Dataset excerpt:
%%
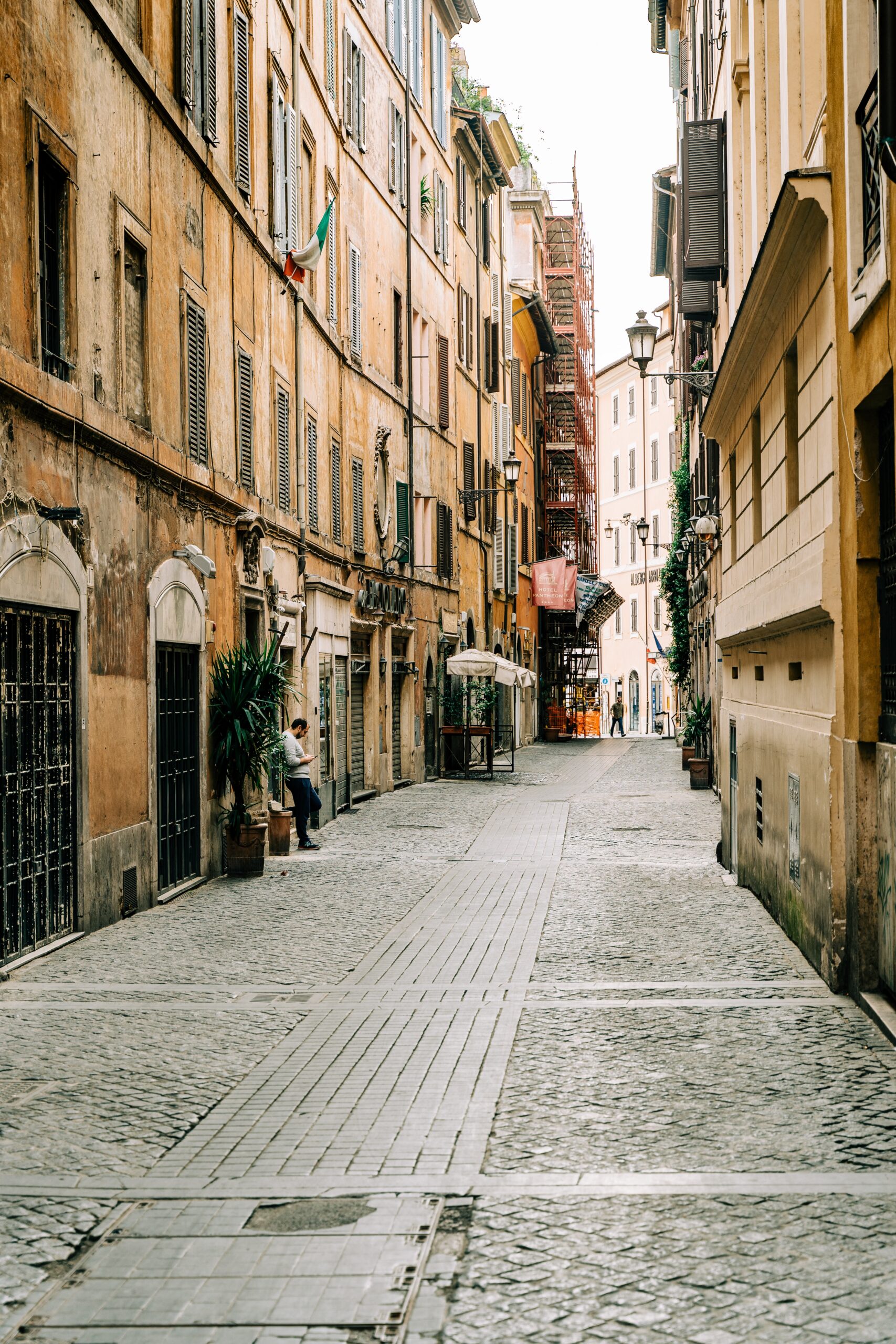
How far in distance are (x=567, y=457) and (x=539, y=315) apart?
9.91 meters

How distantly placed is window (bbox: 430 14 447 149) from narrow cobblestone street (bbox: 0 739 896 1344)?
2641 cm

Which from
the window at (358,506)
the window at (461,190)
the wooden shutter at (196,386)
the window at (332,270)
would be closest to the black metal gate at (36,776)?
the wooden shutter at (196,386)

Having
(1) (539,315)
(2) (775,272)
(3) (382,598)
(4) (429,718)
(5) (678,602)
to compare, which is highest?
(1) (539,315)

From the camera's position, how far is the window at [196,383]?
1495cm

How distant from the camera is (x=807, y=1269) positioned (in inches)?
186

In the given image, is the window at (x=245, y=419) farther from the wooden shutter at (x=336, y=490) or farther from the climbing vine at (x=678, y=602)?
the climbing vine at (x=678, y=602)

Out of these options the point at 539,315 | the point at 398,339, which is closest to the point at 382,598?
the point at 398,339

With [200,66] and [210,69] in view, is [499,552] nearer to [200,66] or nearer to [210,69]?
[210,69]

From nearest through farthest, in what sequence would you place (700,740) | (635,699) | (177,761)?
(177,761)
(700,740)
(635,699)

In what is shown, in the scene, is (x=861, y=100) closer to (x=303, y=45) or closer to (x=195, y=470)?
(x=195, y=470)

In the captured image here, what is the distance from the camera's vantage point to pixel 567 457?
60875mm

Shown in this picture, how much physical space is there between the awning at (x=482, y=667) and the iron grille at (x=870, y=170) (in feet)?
%%
* _Work to complete_
Transcribe the listing in full. Omit the pictures and keep every line exact.

* _Exercise output_
How far in distance are (x=567, y=457) and (x=539, y=315) apart?
9.91 meters

How distantly placed is window (bbox: 430 14 447 149) from narrow cobblestone street (bbox: 0 739 896 1344)?
2641 cm

Which from
the window at (358,506)
the window at (461,190)
the wooden shutter at (196,386)
the window at (332,270)
would be closest to the black metal gate at (36,776)?
the wooden shutter at (196,386)

Having
(1) (539,315)
(2) (775,272)
(3) (382,598)
(4) (429,718)
(5) (678,602)
to compare, which is highest?
(1) (539,315)

From the camera's position, how far is the window at [196,383]?
1495cm

How distant from the camera is (x=807, y=1269) positioned (in inches)?
186

In the given image, is the window at (x=245, y=419) farther from the wooden shutter at (x=336, y=490) or farther from the climbing vine at (x=678, y=602)?
the climbing vine at (x=678, y=602)

Out of these options the point at 539,315 | the point at 398,339, which is closest to the point at 382,598?
the point at 398,339

With [200,66] and [210,69] in view, is [499,552] nearer to [200,66] or nearer to [210,69]?
[210,69]

From nearest through farthest, in what sequence would you place (700,740) | (635,699) | (177,761)?
(177,761)
(700,740)
(635,699)

In what is shown, in the scene, is (x=861, y=100) closer to (x=303, y=45) or closer to (x=195, y=470)?
(x=195, y=470)

In the captured image here, what is the distance from the camera's vantage point to pixel 567 457?
60875mm

Shown in this picture, how much physical space is there between the awning at (x=482, y=667) and the iron grille at (x=870, y=170) (in feet)?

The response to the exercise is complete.